[Collected data]
◆ ◆ ◆ ◆ ◆

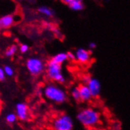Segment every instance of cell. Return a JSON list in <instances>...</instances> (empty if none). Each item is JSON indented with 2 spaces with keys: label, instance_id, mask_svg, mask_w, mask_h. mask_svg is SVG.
<instances>
[{
  "label": "cell",
  "instance_id": "obj_1",
  "mask_svg": "<svg viewBox=\"0 0 130 130\" xmlns=\"http://www.w3.org/2000/svg\"><path fill=\"white\" fill-rule=\"evenodd\" d=\"M76 119L85 128H94L100 123L101 114L96 109L86 107L78 112Z\"/></svg>",
  "mask_w": 130,
  "mask_h": 130
},
{
  "label": "cell",
  "instance_id": "obj_2",
  "mask_svg": "<svg viewBox=\"0 0 130 130\" xmlns=\"http://www.w3.org/2000/svg\"><path fill=\"white\" fill-rule=\"evenodd\" d=\"M43 94L47 100L56 104L63 103L67 99L66 91L55 84H48L46 85L43 90Z\"/></svg>",
  "mask_w": 130,
  "mask_h": 130
},
{
  "label": "cell",
  "instance_id": "obj_3",
  "mask_svg": "<svg viewBox=\"0 0 130 130\" xmlns=\"http://www.w3.org/2000/svg\"><path fill=\"white\" fill-rule=\"evenodd\" d=\"M51 126L53 130H73L74 121L70 115L62 113L52 120Z\"/></svg>",
  "mask_w": 130,
  "mask_h": 130
},
{
  "label": "cell",
  "instance_id": "obj_4",
  "mask_svg": "<svg viewBox=\"0 0 130 130\" xmlns=\"http://www.w3.org/2000/svg\"><path fill=\"white\" fill-rule=\"evenodd\" d=\"M46 72L47 77L58 83H64L66 78L62 73V68L61 65H58L50 60L47 65L46 66Z\"/></svg>",
  "mask_w": 130,
  "mask_h": 130
},
{
  "label": "cell",
  "instance_id": "obj_5",
  "mask_svg": "<svg viewBox=\"0 0 130 130\" xmlns=\"http://www.w3.org/2000/svg\"><path fill=\"white\" fill-rule=\"evenodd\" d=\"M25 66L28 72L32 76H37L40 75L46 69V64L38 57H31L27 59Z\"/></svg>",
  "mask_w": 130,
  "mask_h": 130
},
{
  "label": "cell",
  "instance_id": "obj_6",
  "mask_svg": "<svg viewBox=\"0 0 130 130\" xmlns=\"http://www.w3.org/2000/svg\"><path fill=\"white\" fill-rule=\"evenodd\" d=\"M74 55H75V60L80 64L85 65L91 62V52L90 51L85 48L80 47L78 49H76V51L74 53Z\"/></svg>",
  "mask_w": 130,
  "mask_h": 130
},
{
  "label": "cell",
  "instance_id": "obj_7",
  "mask_svg": "<svg viewBox=\"0 0 130 130\" xmlns=\"http://www.w3.org/2000/svg\"><path fill=\"white\" fill-rule=\"evenodd\" d=\"M15 114L20 121H25L29 118V109L25 103L20 102L15 106Z\"/></svg>",
  "mask_w": 130,
  "mask_h": 130
},
{
  "label": "cell",
  "instance_id": "obj_8",
  "mask_svg": "<svg viewBox=\"0 0 130 130\" xmlns=\"http://www.w3.org/2000/svg\"><path fill=\"white\" fill-rule=\"evenodd\" d=\"M86 85L88 88L91 95L92 97H97L99 95L101 92V84L99 80L94 77H90L88 82L86 83Z\"/></svg>",
  "mask_w": 130,
  "mask_h": 130
},
{
  "label": "cell",
  "instance_id": "obj_9",
  "mask_svg": "<svg viewBox=\"0 0 130 130\" xmlns=\"http://www.w3.org/2000/svg\"><path fill=\"white\" fill-rule=\"evenodd\" d=\"M18 16L13 14H6L0 18V30H6L12 27L18 21L16 19Z\"/></svg>",
  "mask_w": 130,
  "mask_h": 130
},
{
  "label": "cell",
  "instance_id": "obj_10",
  "mask_svg": "<svg viewBox=\"0 0 130 130\" xmlns=\"http://www.w3.org/2000/svg\"><path fill=\"white\" fill-rule=\"evenodd\" d=\"M78 90H79V95H80V100L83 102H88L91 100V98H92L88 88L85 84L80 85L78 87Z\"/></svg>",
  "mask_w": 130,
  "mask_h": 130
},
{
  "label": "cell",
  "instance_id": "obj_11",
  "mask_svg": "<svg viewBox=\"0 0 130 130\" xmlns=\"http://www.w3.org/2000/svg\"><path fill=\"white\" fill-rule=\"evenodd\" d=\"M63 3L74 11H80L85 8L84 3L80 0H64Z\"/></svg>",
  "mask_w": 130,
  "mask_h": 130
},
{
  "label": "cell",
  "instance_id": "obj_12",
  "mask_svg": "<svg viewBox=\"0 0 130 130\" xmlns=\"http://www.w3.org/2000/svg\"><path fill=\"white\" fill-rule=\"evenodd\" d=\"M51 60L52 61V62H54L58 65L62 66V64L65 63L66 62L68 61L66 52H59V53H58V54H56L55 55L53 56Z\"/></svg>",
  "mask_w": 130,
  "mask_h": 130
},
{
  "label": "cell",
  "instance_id": "obj_13",
  "mask_svg": "<svg viewBox=\"0 0 130 130\" xmlns=\"http://www.w3.org/2000/svg\"><path fill=\"white\" fill-rule=\"evenodd\" d=\"M38 12H39L40 14H42L43 16H45L47 18H52L55 14L54 10L51 9L50 7L46 6H40L39 8H38Z\"/></svg>",
  "mask_w": 130,
  "mask_h": 130
},
{
  "label": "cell",
  "instance_id": "obj_14",
  "mask_svg": "<svg viewBox=\"0 0 130 130\" xmlns=\"http://www.w3.org/2000/svg\"><path fill=\"white\" fill-rule=\"evenodd\" d=\"M18 47L17 45L15 44H13L11 46L7 48L5 51V55L7 57V58H12L13 56H14L16 55V53L18 52Z\"/></svg>",
  "mask_w": 130,
  "mask_h": 130
},
{
  "label": "cell",
  "instance_id": "obj_15",
  "mask_svg": "<svg viewBox=\"0 0 130 130\" xmlns=\"http://www.w3.org/2000/svg\"><path fill=\"white\" fill-rule=\"evenodd\" d=\"M5 119H6L7 123L13 124V123H15V122L17 121L18 118L16 116V114H15V113H7L6 115Z\"/></svg>",
  "mask_w": 130,
  "mask_h": 130
},
{
  "label": "cell",
  "instance_id": "obj_16",
  "mask_svg": "<svg viewBox=\"0 0 130 130\" xmlns=\"http://www.w3.org/2000/svg\"><path fill=\"white\" fill-rule=\"evenodd\" d=\"M70 95L75 101H79L80 100V95H79L78 87H73L70 91Z\"/></svg>",
  "mask_w": 130,
  "mask_h": 130
},
{
  "label": "cell",
  "instance_id": "obj_17",
  "mask_svg": "<svg viewBox=\"0 0 130 130\" xmlns=\"http://www.w3.org/2000/svg\"><path fill=\"white\" fill-rule=\"evenodd\" d=\"M3 71L6 76H13L14 74V70L10 66H5L3 68Z\"/></svg>",
  "mask_w": 130,
  "mask_h": 130
},
{
  "label": "cell",
  "instance_id": "obj_18",
  "mask_svg": "<svg viewBox=\"0 0 130 130\" xmlns=\"http://www.w3.org/2000/svg\"><path fill=\"white\" fill-rule=\"evenodd\" d=\"M19 51L21 53H22V54H25V53H27L29 50V47L28 44H25V43H22L20 45L19 47Z\"/></svg>",
  "mask_w": 130,
  "mask_h": 130
},
{
  "label": "cell",
  "instance_id": "obj_19",
  "mask_svg": "<svg viewBox=\"0 0 130 130\" xmlns=\"http://www.w3.org/2000/svg\"><path fill=\"white\" fill-rule=\"evenodd\" d=\"M67 58L68 60L70 61H75V55H74V53L70 51V52H67Z\"/></svg>",
  "mask_w": 130,
  "mask_h": 130
},
{
  "label": "cell",
  "instance_id": "obj_20",
  "mask_svg": "<svg viewBox=\"0 0 130 130\" xmlns=\"http://www.w3.org/2000/svg\"><path fill=\"white\" fill-rule=\"evenodd\" d=\"M5 78H6V75L4 73L3 69L1 66H0V80L3 81V80H5Z\"/></svg>",
  "mask_w": 130,
  "mask_h": 130
},
{
  "label": "cell",
  "instance_id": "obj_21",
  "mask_svg": "<svg viewBox=\"0 0 130 130\" xmlns=\"http://www.w3.org/2000/svg\"><path fill=\"white\" fill-rule=\"evenodd\" d=\"M88 47H89V49H91V50L95 49V48L96 47V43H95V42H91V43L88 44Z\"/></svg>",
  "mask_w": 130,
  "mask_h": 130
},
{
  "label": "cell",
  "instance_id": "obj_22",
  "mask_svg": "<svg viewBox=\"0 0 130 130\" xmlns=\"http://www.w3.org/2000/svg\"><path fill=\"white\" fill-rule=\"evenodd\" d=\"M1 107H2V105H1V103H0V110H1Z\"/></svg>",
  "mask_w": 130,
  "mask_h": 130
}]
</instances>
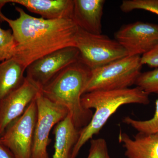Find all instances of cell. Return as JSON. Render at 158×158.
<instances>
[{"label": "cell", "mask_w": 158, "mask_h": 158, "mask_svg": "<svg viewBox=\"0 0 158 158\" xmlns=\"http://www.w3.org/2000/svg\"><path fill=\"white\" fill-rule=\"evenodd\" d=\"M15 19L0 12V21L6 22L11 28L16 43L14 58L27 68L46 55L69 47H76L78 27L71 19L49 20L31 16L20 7Z\"/></svg>", "instance_id": "cell-1"}, {"label": "cell", "mask_w": 158, "mask_h": 158, "mask_svg": "<svg viewBox=\"0 0 158 158\" xmlns=\"http://www.w3.org/2000/svg\"><path fill=\"white\" fill-rule=\"evenodd\" d=\"M90 71L78 60L62 69L41 90L46 98L67 108L79 130L88 125L93 115L91 110L83 107L81 102Z\"/></svg>", "instance_id": "cell-2"}, {"label": "cell", "mask_w": 158, "mask_h": 158, "mask_svg": "<svg viewBox=\"0 0 158 158\" xmlns=\"http://www.w3.org/2000/svg\"><path fill=\"white\" fill-rule=\"evenodd\" d=\"M149 95L138 87L96 90L83 94L81 99L83 107L88 110L94 109L95 113L88 125L80 131L78 139L70 158H76L82 147L99 132L109 118L120 106L130 104L148 105Z\"/></svg>", "instance_id": "cell-3"}, {"label": "cell", "mask_w": 158, "mask_h": 158, "mask_svg": "<svg viewBox=\"0 0 158 158\" xmlns=\"http://www.w3.org/2000/svg\"><path fill=\"white\" fill-rule=\"evenodd\" d=\"M141 56H129L90 71L84 94L96 90L129 88L141 73Z\"/></svg>", "instance_id": "cell-4"}, {"label": "cell", "mask_w": 158, "mask_h": 158, "mask_svg": "<svg viewBox=\"0 0 158 158\" xmlns=\"http://www.w3.org/2000/svg\"><path fill=\"white\" fill-rule=\"evenodd\" d=\"M75 42L79 52V61L90 70L128 56L116 40L102 34H91L79 27Z\"/></svg>", "instance_id": "cell-5"}, {"label": "cell", "mask_w": 158, "mask_h": 158, "mask_svg": "<svg viewBox=\"0 0 158 158\" xmlns=\"http://www.w3.org/2000/svg\"><path fill=\"white\" fill-rule=\"evenodd\" d=\"M37 119L34 129L31 158H49L47 148L54 126L69 114L67 108L51 101L40 92L36 98Z\"/></svg>", "instance_id": "cell-6"}, {"label": "cell", "mask_w": 158, "mask_h": 158, "mask_svg": "<svg viewBox=\"0 0 158 158\" xmlns=\"http://www.w3.org/2000/svg\"><path fill=\"white\" fill-rule=\"evenodd\" d=\"M37 113L35 99L0 137L1 142L10 150L14 158H31Z\"/></svg>", "instance_id": "cell-7"}, {"label": "cell", "mask_w": 158, "mask_h": 158, "mask_svg": "<svg viewBox=\"0 0 158 158\" xmlns=\"http://www.w3.org/2000/svg\"><path fill=\"white\" fill-rule=\"evenodd\" d=\"M76 47L60 49L37 59L26 68V77L42 89L65 67L79 60Z\"/></svg>", "instance_id": "cell-8"}, {"label": "cell", "mask_w": 158, "mask_h": 158, "mask_svg": "<svg viewBox=\"0 0 158 158\" xmlns=\"http://www.w3.org/2000/svg\"><path fill=\"white\" fill-rule=\"evenodd\" d=\"M115 39L129 56H142L158 45V24L138 21L122 27Z\"/></svg>", "instance_id": "cell-9"}, {"label": "cell", "mask_w": 158, "mask_h": 158, "mask_svg": "<svg viewBox=\"0 0 158 158\" xmlns=\"http://www.w3.org/2000/svg\"><path fill=\"white\" fill-rule=\"evenodd\" d=\"M41 89L26 77L22 85L0 103V137L7 127L23 114Z\"/></svg>", "instance_id": "cell-10"}, {"label": "cell", "mask_w": 158, "mask_h": 158, "mask_svg": "<svg viewBox=\"0 0 158 158\" xmlns=\"http://www.w3.org/2000/svg\"><path fill=\"white\" fill-rule=\"evenodd\" d=\"M72 19L80 28L93 34L102 33L105 0H73Z\"/></svg>", "instance_id": "cell-11"}, {"label": "cell", "mask_w": 158, "mask_h": 158, "mask_svg": "<svg viewBox=\"0 0 158 158\" xmlns=\"http://www.w3.org/2000/svg\"><path fill=\"white\" fill-rule=\"evenodd\" d=\"M46 19H72L73 0H8Z\"/></svg>", "instance_id": "cell-12"}, {"label": "cell", "mask_w": 158, "mask_h": 158, "mask_svg": "<svg viewBox=\"0 0 158 158\" xmlns=\"http://www.w3.org/2000/svg\"><path fill=\"white\" fill-rule=\"evenodd\" d=\"M118 140L127 158H158V135L138 133L131 138L120 132Z\"/></svg>", "instance_id": "cell-13"}, {"label": "cell", "mask_w": 158, "mask_h": 158, "mask_svg": "<svg viewBox=\"0 0 158 158\" xmlns=\"http://www.w3.org/2000/svg\"><path fill=\"white\" fill-rule=\"evenodd\" d=\"M80 131L75 127L69 114L55 126L53 132L55 135L53 158H70L72 150L78 139Z\"/></svg>", "instance_id": "cell-14"}, {"label": "cell", "mask_w": 158, "mask_h": 158, "mask_svg": "<svg viewBox=\"0 0 158 158\" xmlns=\"http://www.w3.org/2000/svg\"><path fill=\"white\" fill-rule=\"evenodd\" d=\"M26 68L14 57L0 62V103L22 85Z\"/></svg>", "instance_id": "cell-15"}, {"label": "cell", "mask_w": 158, "mask_h": 158, "mask_svg": "<svg viewBox=\"0 0 158 158\" xmlns=\"http://www.w3.org/2000/svg\"><path fill=\"white\" fill-rule=\"evenodd\" d=\"M155 104V112L153 116L150 119L138 120L127 116L123 119V123L131 127L138 133L158 135V98Z\"/></svg>", "instance_id": "cell-16"}, {"label": "cell", "mask_w": 158, "mask_h": 158, "mask_svg": "<svg viewBox=\"0 0 158 158\" xmlns=\"http://www.w3.org/2000/svg\"><path fill=\"white\" fill-rule=\"evenodd\" d=\"M16 49V43L12 31L0 28V62L14 57Z\"/></svg>", "instance_id": "cell-17"}, {"label": "cell", "mask_w": 158, "mask_h": 158, "mask_svg": "<svg viewBox=\"0 0 158 158\" xmlns=\"http://www.w3.org/2000/svg\"><path fill=\"white\" fill-rule=\"evenodd\" d=\"M135 85L148 94H158V68L141 72Z\"/></svg>", "instance_id": "cell-18"}, {"label": "cell", "mask_w": 158, "mask_h": 158, "mask_svg": "<svg viewBox=\"0 0 158 158\" xmlns=\"http://www.w3.org/2000/svg\"><path fill=\"white\" fill-rule=\"evenodd\" d=\"M120 9L125 13L135 10H143L158 15V0H123Z\"/></svg>", "instance_id": "cell-19"}, {"label": "cell", "mask_w": 158, "mask_h": 158, "mask_svg": "<svg viewBox=\"0 0 158 158\" xmlns=\"http://www.w3.org/2000/svg\"><path fill=\"white\" fill-rule=\"evenodd\" d=\"M89 155L87 158H111L106 141L104 138L91 139Z\"/></svg>", "instance_id": "cell-20"}, {"label": "cell", "mask_w": 158, "mask_h": 158, "mask_svg": "<svg viewBox=\"0 0 158 158\" xmlns=\"http://www.w3.org/2000/svg\"><path fill=\"white\" fill-rule=\"evenodd\" d=\"M142 65H146L152 68H158V45L152 50L141 56Z\"/></svg>", "instance_id": "cell-21"}, {"label": "cell", "mask_w": 158, "mask_h": 158, "mask_svg": "<svg viewBox=\"0 0 158 158\" xmlns=\"http://www.w3.org/2000/svg\"><path fill=\"white\" fill-rule=\"evenodd\" d=\"M0 158H14L10 150L0 141Z\"/></svg>", "instance_id": "cell-22"}, {"label": "cell", "mask_w": 158, "mask_h": 158, "mask_svg": "<svg viewBox=\"0 0 158 158\" xmlns=\"http://www.w3.org/2000/svg\"><path fill=\"white\" fill-rule=\"evenodd\" d=\"M8 3V0H0V12H1V10L3 6H5L6 4Z\"/></svg>", "instance_id": "cell-23"}]
</instances>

◆ ◆ ◆ ◆ ◆

• _Problem to work on_: Convert the data from its first line through the line containing "66L28 72L32 76H37L40" into a Markdown table with the columns Row and Line, skipping any blank lines and omitting the pictures.

• _Reply_:
| Row | Line |
|---|---|
| 1 | Segment every instance of cell. Return a JSON list in <instances>...</instances> (empty if none). Each item is JSON indented with 2 spaces with keys: label, instance_id, mask_svg, mask_w, mask_h. mask_svg is SVG. |
| 2 | <instances> |
| 3 | [{ |
| 4 |   "label": "cell", |
| 5 |   "instance_id": "obj_1", |
| 6 |   "mask_svg": "<svg viewBox=\"0 0 130 130\" xmlns=\"http://www.w3.org/2000/svg\"><path fill=\"white\" fill-rule=\"evenodd\" d=\"M76 119L85 128H94L100 123L101 114L96 109L86 107L78 112Z\"/></svg>", |
| 7 |   "mask_w": 130, |
| 8 |   "mask_h": 130 |
| 9 | }, |
| 10 | { |
| 11 |   "label": "cell", |
| 12 |   "instance_id": "obj_2", |
| 13 |   "mask_svg": "<svg viewBox=\"0 0 130 130\" xmlns=\"http://www.w3.org/2000/svg\"><path fill=\"white\" fill-rule=\"evenodd\" d=\"M43 94L47 100L56 104L63 103L67 99L66 91L55 84H48L46 85L43 90Z\"/></svg>", |
| 14 |   "mask_w": 130, |
| 15 |   "mask_h": 130 |
| 16 | }, |
| 17 | { |
| 18 |   "label": "cell", |
| 19 |   "instance_id": "obj_3", |
| 20 |   "mask_svg": "<svg viewBox=\"0 0 130 130\" xmlns=\"http://www.w3.org/2000/svg\"><path fill=\"white\" fill-rule=\"evenodd\" d=\"M51 126L53 130H73L74 121L70 115L62 113L52 120Z\"/></svg>", |
| 21 |   "mask_w": 130, |
| 22 |   "mask_h": 130 |
| 23 | }, |
| 24 | { |
| 25 |   "label": "cell", |
| 26 |   "instance_id": "obj_4", |
| 27 |   "mask_svg": "<svg viewBox=\"0 0 130 130\" xmlns=\"http://www.w3.org/2000/svg\"><path fill=\"white\" fill-rule=\"evenodd\" d=\"M46 72L47 77L58 83H64L66 78L62 73V68L61 65H58L50 60L47 65L46 66Z\"/></svg>", |
| 28 |   "mask_w": 130, |
| 29 |   "mask_h": 130 |
| 30 | }, |
| 31 | { |
| 32 |   "label": "cell", |
| 33 |   "instance_id": "obj_5", |
| 34 |   "mask_svg": "<svg viewBox=\"0 0 130 130\" xmlns=\"http://www.w3.org/2000/svg\"><path fill=\"white\" fill-rule=\"evenodd\" d=\"M25 66L28 72L32 76H37L40 75L46 69V64L38 57H31L27 59Z\"/></svg>", |